The Nights (part 2)

Momma loved to tell the family history after supper. As little girls we would gather in the drawing room and listen. If we had guests over, as we often did, the stories were more animated and even boisterous at times. 

“Isn’t that devine! Have mercy! My eyes have never see anything as beautiful as this before!” My great grandfather Hubert and great grandmother Willowmene exclaimed these words when they first saw the land they had purchased and planned to farm. This land represented their hopes and dreams to become landowners, raise a family and serve our Lord. “Devine Mercy has been in our family for generations and will continue to be forever more. One day one of your husbands will inherit all of those hopes and dreams and continue to make them a reality.” 

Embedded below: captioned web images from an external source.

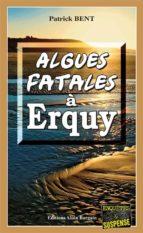 Algues fatales à Erquy (ebook)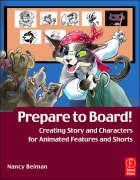 Prepare to Board! Creating Story and Characters for Animation Features and Shorts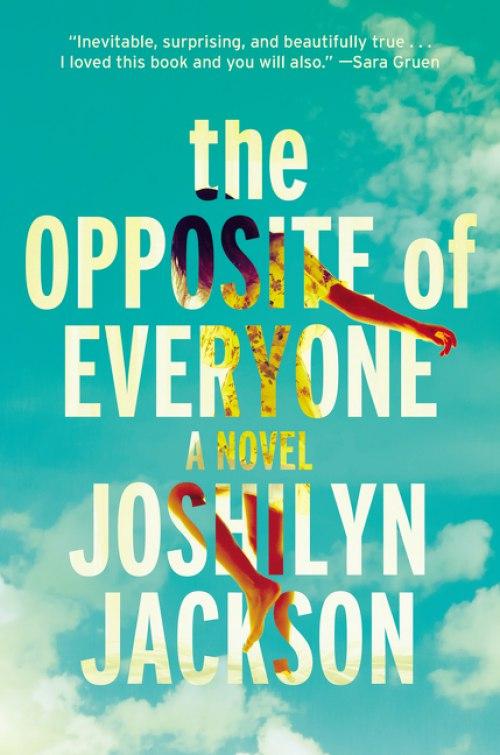 Joshlyn Jackson – The Opposite Of Everyone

“It’s time for bed my little doves.” I had become the storyteller after mother’s illness left her unable to speak above a whisper. I had become many things during her illness. I now realize it was preparation to become the mistress of Divine Mercy. 

By the time daddy and momma died I understood how to run the home, the house slaves, create menus and host parties which were talked about in neighboring states. The governor and his wife were regular attendees. Our slaves played the best music and our food was the most coveted. Poppa use to always say, “A man who beats his slaves is no man at all.” Because we didn’t beat them, they produced the finest of everything for us. They were loyal to us. Well, at least most of them were. I do not believe I will ever understand why any of them would want to run away from here. It was the best plantation around. The ones who ran were immediately sold upon capture. We would not allow them to come back and poison the minds of the others. We posted the paperwork in the quarters for several nights. Although they couldn’t read they understood the meaning. The runaway had been captured. Because we didn’t beat or mistreat our slaves they were sold at the highest prices. 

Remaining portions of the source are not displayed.